The tie to sports seems obvious. Sometimes – in fact generally – in team sports the whole is greater than the sum of the parts. That is, the team with the most talented players does not always win the championship. What is called “team chemistry,” and what I call “community,” is highly motivating. One can point to teams with elite talent – for example, the Washington Capitals in the 2009 playoffs – who did not win because they didn’t play like a team. In contrast, last year’s Pittsburgh Penguins played with sacrifice, dedication, and had players take on roles they normally didn’t play. [Remind me of Phil Kessel’s bad attitude.] So much of winning hockey is about team chemistry (building a culture of family) and what players willingly do to achieve it.

Agency


Photo By mark6mauno [Flickr]
Second, the belief that you can make a difference – what I call agency – is huge in hockey. Agency is the belief that you can make a difference in what is happening.

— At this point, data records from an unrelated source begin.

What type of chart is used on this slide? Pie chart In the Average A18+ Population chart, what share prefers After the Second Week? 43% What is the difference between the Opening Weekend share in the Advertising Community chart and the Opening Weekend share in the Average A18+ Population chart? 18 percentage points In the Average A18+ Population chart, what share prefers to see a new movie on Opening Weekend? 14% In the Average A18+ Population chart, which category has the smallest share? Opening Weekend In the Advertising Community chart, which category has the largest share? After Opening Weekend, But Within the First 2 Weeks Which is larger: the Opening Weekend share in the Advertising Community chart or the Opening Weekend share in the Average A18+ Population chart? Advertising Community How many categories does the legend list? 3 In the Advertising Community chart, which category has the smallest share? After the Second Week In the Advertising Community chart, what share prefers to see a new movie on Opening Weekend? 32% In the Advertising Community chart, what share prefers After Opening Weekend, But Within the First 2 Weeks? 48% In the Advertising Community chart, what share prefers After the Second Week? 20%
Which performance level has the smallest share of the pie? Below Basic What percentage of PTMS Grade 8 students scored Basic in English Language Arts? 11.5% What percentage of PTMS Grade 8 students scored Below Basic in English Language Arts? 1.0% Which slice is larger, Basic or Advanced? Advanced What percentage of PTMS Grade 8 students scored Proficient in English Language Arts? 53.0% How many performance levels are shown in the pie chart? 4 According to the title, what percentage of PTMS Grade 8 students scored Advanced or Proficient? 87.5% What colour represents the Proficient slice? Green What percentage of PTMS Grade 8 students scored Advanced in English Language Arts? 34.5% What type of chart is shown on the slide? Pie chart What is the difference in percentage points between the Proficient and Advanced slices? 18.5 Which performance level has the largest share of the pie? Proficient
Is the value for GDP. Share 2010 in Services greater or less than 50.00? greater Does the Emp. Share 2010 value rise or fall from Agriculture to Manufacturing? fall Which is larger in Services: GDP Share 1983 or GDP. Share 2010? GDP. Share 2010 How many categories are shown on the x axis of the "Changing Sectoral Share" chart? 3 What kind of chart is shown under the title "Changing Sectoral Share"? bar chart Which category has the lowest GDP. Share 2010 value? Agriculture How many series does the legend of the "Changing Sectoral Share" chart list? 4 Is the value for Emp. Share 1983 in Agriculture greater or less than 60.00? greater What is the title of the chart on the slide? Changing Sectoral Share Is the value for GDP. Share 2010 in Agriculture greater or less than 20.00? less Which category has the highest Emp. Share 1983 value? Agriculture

You are not a pawn of the universe – you have the ability to change events. The biggest Oilers example of “agency” might be how Edmonton suddenly became a Stanley Cup contender when Chris Pronger came to town in 2006. Clearly, Pronger believed he could make a difference, and he did in Edmonton. Sadly, he also did the next year (2007) with the Anaheim Ducks.  Ten years later, Oilers’ fans still remember.

Service


Finally, the belief that one can serve (do good things for others, and in hockey specifically for your team) motivates. For example, although many rank Matt Hendricks sixth on the Oilers’ depth chart at Left Wing (after Lucic, Pouliot, Maroon, Pitlick, and Caggiula), it is tough to deny Hendricks’ impact on the team. In a February 2016 article, the great Oilers’ hockey writer Jim Matheson wrote that, “If there’s a poster boy for what a hockey player should look like, it’s Matt Hendricks.” Matheson saw Hendricks’ swollen cheekbone, scar around his left eye, and willingness to fight his summer-time friend Dustin Byfuglien over a tough hit. Hendricks – the ultimate teammate, ready to serve his team.

Back to hugging after goals. Hockey is quite amazing – a bizarre mix of a culture violence and a culture of team. It will be fun to watch the new Oilers build a “team.” One can only hope for lots of hugging – so far 14 hugs in three games. Good start!